When I run my testcase, sometimes there may be messages that some other producer sent (legibly) before my producer's transaction commits. Then I experience the following:
My single poll statement returns only this foreign message, but not my just-a-moment-ago-produced message, although the transaction of the last round commited successfully.
Transactional consumer
final Map consumerConfig = new LinkedHashMap<>(); consumerConfig.put(ConsumerConfig.BOOTSTRAP_SERVERS_CONFIG, SERVER); consumerConfig.put(ConsumerConfig.CLIENT_ID_CONFIG, ID); consumerConfig.put(ConsumerConfig.GROUP_ID_CONFIG, GROUP_ID); consumerConfig.put(ConsumerConfig.ISOLATION_LEVEL_CONFIG, "read_committed"); consumerConfig.put(ConsumerConfig.AUTO_OFFSET_RESET_CONFIG, "latest"); consumerConfig.put(ConsumerConfig.ENABLE_AUTO_COMMIT_CONFIG, "false"); consumerConfig.put(ConsumerConfig.MAX_POLL_RECORDS_CONFIG, "100"); consumerConfig.put(ConsumerConfig.KEY_DESERIALIZER_CLASS_CONFIG, StringDeserializer.class.getName()); consumerConfig.put(ConsumerConfig.VALUE_DESERIALIZER_CLASS_CONFIG, StringDeserializer.class.getName());
Transactional producer
final Map producerConfig = new LinkedHashMap<>(); producerConfig.put(ProducerConfig.BOOTSTRAP_SERVERS_CONFIG, SERVER); producerConfig.put(ProducerConfig.TRANSACTIONAL_ID_CONFIG, ID); producerConfig.put(ProducerConfig.KEY_SERIALIZER_CLASS_CONFIG, StringSerializer.class.getName()); producerConfig.put(ProducerConfig.VALUE_SERIALIZER_CLASS_CONFIG, StringSerializer.class.getName());
My poll timeout is 2sec
For your understanding of how poll works, the parameter we pass to poll(), is a timeout interval and controls how long poll() will block if data is not available in the consumer buffer. If this is set to 0, poll() will return immediately; otherwise, it will wait for the specified number of milliseconds for data to arrive from the broker.So if you configured poll for 0 milliseconds and there is no data in the data buffer and you wont receive any data.

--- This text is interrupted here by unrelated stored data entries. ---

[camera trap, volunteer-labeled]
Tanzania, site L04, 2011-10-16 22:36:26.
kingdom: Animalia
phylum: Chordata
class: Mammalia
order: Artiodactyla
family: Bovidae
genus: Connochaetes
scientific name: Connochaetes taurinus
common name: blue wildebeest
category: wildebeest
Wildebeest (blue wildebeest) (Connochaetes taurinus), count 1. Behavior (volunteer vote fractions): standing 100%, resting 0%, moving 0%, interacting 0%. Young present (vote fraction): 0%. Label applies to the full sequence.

Coming to the point of you not receiving the data that has been produced recently, it depends on your configuration of the producer. Unless the produced message doesn't have its replicas and based on the acks parameter, the message will be available for the consumer to consume.

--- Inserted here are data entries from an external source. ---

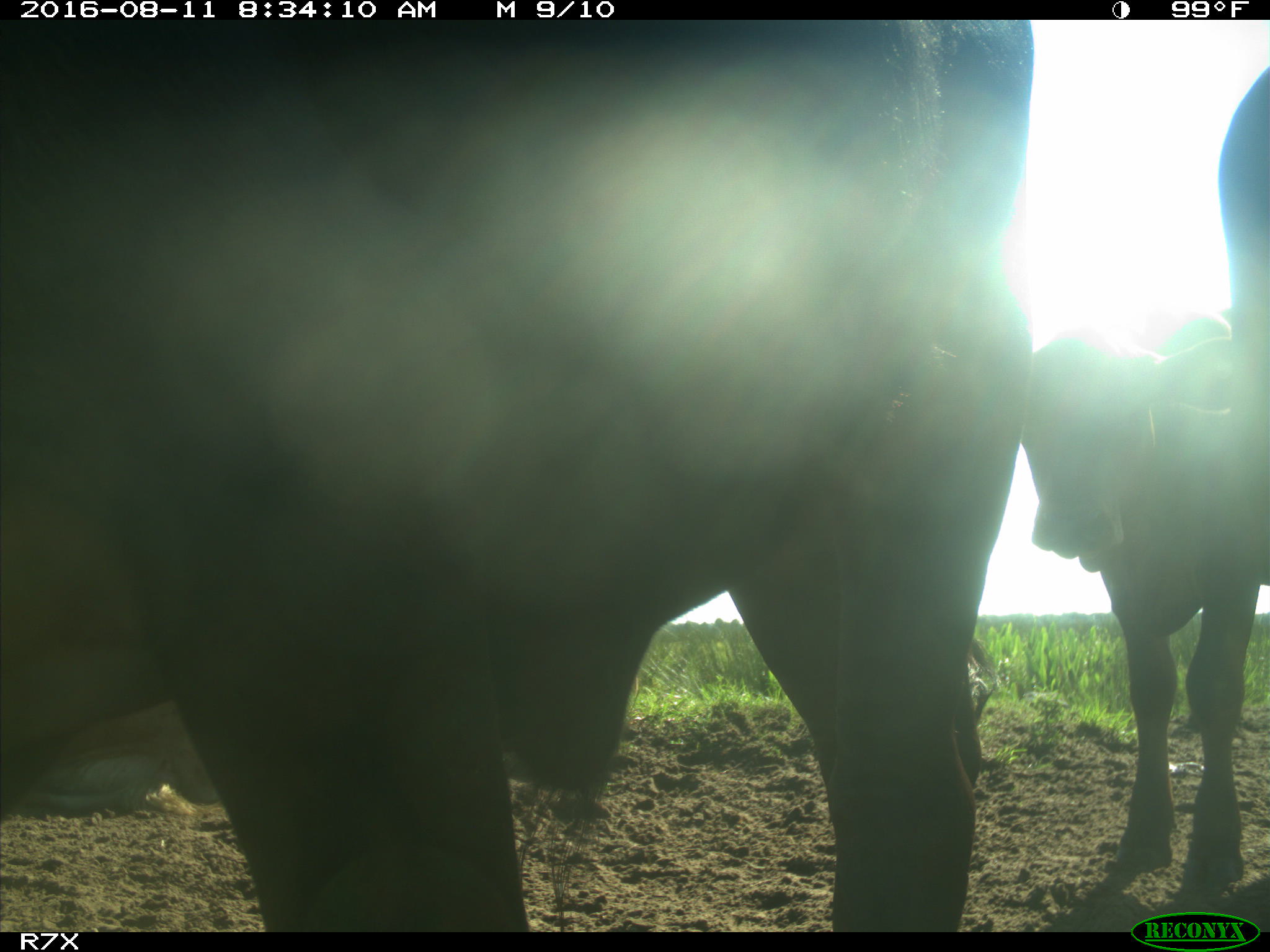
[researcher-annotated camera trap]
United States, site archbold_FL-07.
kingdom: Animalia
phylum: Chordata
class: Mammalia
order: Artiodactyla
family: Bovidae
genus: Bos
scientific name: Bos taurus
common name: domestic cow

For Example: if you have set the replicas as 3 and acks=all, unless all the replicators acknowledge the leader that they have received the message , this message wouldn't be made available for the consumer to consume.
Coming to the question , how can you know if you have read the entire partition, if your poll no longer gives you any records(assuming rest all are working fine) then it indicates that you have consumed all the messages for that topic.